We Live In The Future
Let’s be honest: at some point, we’ve each wanted to live in a sprawling futuristic landscape, flying cars and all. It’s the future we were promised, but is it really the future we need? Engineers at Living PlanIT are one step closer to answering that question with their fully sentient city, PlanIT Valley, a fully sentient, self-sustained city capable of being run without human interaction.
Well, what does it mean to have a city sustained on minimal human intervention, exactly? Over 100 million sensors throughout PlanIT Valley will record data and relay it all to an Urban Operating System (UOS), in the most Orwellian fashion you can imagine. The UOS commands the entire city and presides over traffic, emergency dispatch, surveillance, and communications.

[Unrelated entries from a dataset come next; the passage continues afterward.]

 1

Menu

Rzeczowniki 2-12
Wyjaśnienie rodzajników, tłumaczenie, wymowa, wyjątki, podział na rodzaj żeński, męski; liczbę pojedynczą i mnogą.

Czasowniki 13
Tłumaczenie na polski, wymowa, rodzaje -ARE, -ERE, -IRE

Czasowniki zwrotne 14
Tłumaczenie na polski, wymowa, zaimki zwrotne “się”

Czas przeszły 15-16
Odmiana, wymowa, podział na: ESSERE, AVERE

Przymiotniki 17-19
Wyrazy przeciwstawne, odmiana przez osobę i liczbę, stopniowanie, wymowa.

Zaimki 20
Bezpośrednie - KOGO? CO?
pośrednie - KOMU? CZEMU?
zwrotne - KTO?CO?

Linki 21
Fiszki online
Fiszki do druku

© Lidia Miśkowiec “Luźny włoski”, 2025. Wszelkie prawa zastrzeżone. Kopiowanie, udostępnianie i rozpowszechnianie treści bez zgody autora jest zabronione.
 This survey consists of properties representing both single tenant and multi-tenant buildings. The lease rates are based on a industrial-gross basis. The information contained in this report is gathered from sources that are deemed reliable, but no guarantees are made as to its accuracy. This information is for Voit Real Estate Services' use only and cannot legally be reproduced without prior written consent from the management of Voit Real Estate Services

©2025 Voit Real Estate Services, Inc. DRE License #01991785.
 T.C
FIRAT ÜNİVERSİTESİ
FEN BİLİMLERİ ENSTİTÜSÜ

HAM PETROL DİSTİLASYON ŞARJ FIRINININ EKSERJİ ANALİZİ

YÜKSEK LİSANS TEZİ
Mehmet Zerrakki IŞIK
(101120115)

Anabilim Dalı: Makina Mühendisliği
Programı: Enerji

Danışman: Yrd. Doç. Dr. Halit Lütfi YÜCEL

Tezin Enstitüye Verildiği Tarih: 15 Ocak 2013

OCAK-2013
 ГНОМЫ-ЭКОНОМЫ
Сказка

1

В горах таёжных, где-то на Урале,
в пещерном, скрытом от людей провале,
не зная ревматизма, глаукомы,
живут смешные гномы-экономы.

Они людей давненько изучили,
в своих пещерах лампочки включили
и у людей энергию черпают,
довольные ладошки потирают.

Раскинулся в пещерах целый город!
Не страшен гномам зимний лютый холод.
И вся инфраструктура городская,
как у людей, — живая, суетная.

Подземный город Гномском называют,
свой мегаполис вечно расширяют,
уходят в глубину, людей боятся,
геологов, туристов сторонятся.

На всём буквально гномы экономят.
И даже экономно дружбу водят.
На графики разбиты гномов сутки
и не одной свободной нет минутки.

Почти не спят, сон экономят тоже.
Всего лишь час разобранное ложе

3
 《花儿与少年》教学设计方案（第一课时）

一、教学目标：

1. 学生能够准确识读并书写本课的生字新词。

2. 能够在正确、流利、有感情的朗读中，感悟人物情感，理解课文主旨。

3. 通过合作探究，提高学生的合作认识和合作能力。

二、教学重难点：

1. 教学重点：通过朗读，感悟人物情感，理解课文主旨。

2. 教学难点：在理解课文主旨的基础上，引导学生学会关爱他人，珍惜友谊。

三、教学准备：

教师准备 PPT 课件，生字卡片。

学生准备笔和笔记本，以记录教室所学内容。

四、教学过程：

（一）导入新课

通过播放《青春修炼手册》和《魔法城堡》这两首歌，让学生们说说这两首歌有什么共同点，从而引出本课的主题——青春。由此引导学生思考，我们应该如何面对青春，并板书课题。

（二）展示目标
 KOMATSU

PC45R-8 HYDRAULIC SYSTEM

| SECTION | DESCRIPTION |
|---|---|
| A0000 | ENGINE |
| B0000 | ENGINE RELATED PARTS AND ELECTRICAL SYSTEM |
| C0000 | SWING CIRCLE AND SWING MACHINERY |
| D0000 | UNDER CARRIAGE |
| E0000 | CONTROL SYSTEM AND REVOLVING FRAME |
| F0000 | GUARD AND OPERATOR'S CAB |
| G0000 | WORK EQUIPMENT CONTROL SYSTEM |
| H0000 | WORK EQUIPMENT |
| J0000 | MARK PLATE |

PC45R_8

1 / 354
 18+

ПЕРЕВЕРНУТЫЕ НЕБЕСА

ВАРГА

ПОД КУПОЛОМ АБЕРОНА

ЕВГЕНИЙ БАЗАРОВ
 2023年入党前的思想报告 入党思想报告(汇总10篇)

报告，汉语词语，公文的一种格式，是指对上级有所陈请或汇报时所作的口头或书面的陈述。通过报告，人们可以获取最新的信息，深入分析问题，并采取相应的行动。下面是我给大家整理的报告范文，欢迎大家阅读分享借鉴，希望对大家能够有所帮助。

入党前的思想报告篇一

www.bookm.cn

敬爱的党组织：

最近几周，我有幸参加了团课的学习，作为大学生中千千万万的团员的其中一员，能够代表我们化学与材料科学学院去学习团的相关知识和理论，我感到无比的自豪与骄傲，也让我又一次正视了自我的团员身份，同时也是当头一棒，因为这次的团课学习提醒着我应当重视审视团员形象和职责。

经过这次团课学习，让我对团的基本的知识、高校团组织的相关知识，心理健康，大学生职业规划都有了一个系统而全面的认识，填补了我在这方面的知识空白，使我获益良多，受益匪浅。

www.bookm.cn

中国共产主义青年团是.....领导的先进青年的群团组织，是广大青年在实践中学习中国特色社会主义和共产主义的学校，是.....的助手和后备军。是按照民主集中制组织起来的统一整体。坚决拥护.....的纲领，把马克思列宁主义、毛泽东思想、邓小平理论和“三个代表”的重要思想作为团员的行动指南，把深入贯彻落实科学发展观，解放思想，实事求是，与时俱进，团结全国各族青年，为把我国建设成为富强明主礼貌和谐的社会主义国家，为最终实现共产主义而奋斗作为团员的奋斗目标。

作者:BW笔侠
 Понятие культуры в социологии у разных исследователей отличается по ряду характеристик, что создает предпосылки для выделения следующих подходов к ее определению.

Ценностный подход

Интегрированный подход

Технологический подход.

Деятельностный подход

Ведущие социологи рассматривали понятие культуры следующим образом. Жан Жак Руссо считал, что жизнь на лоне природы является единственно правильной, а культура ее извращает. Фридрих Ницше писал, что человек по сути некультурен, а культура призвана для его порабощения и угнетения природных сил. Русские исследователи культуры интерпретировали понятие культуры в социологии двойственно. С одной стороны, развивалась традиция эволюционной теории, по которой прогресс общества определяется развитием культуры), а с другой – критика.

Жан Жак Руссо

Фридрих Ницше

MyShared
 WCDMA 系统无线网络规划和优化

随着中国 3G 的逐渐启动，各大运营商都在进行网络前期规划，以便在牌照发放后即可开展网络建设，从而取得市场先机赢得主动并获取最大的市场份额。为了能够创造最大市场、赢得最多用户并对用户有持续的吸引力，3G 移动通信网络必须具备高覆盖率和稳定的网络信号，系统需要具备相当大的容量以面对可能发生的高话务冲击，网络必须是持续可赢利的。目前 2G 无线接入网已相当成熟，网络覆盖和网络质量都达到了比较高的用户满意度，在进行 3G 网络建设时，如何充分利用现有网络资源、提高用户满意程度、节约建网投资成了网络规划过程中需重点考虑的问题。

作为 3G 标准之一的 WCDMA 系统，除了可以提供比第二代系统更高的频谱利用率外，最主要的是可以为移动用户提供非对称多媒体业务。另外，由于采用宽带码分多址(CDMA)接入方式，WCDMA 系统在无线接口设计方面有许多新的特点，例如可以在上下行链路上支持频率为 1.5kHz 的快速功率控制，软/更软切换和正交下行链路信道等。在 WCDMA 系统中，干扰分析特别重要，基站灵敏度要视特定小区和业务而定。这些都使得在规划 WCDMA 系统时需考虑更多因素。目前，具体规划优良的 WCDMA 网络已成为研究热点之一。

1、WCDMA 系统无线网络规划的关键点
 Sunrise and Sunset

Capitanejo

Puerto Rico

Leaky faucet? The UOS can detect it, and if it can’t do the repair remotely, will dispatch a plumber. Lose your child? Surveillance cameras might be swiveled to ascertain “the child’s current location and activity.” Apartment on fire? The UOS will alert the fire department, direct each resident to the safest exit, adjust the neighborhood’s traffic lights to clear a path for the incoming trucks, tell the firefighters which parts of the building are affected and the locations of anyone inside, automatically unlock doors and windows, increase pressure in that neighborhood’s water mains, and allocate patients in priority order when they arrive at the nearest hospital.
This almost omnipotent city, capable of sustaining 225,000 civilians, is currently under production by creator Steve Lewis, who projects that we’ll be seeing greener technocities on a much larger scale by 2050. PlanIt Valley, in addition to functioning as a living laboratory, was designed entirely with energy conservation in mind, down to being able to remotely navigate cars into empty parking spaces and control air conditioning in empty rooms when they’re unoccupied. The city is, essentially, designed to be perfect.
Part of me is impressed, I will admit. After reading more about it and seeing some of the concept art, my interest was definitely solidified. On the other hand, I am also thoroughly frightened. I’ve read The Veldt, so I know how all this ends. But if genuine cities of the future are going to become the norm, I sincerely hope we can perfect them by the time I can afford to live in one.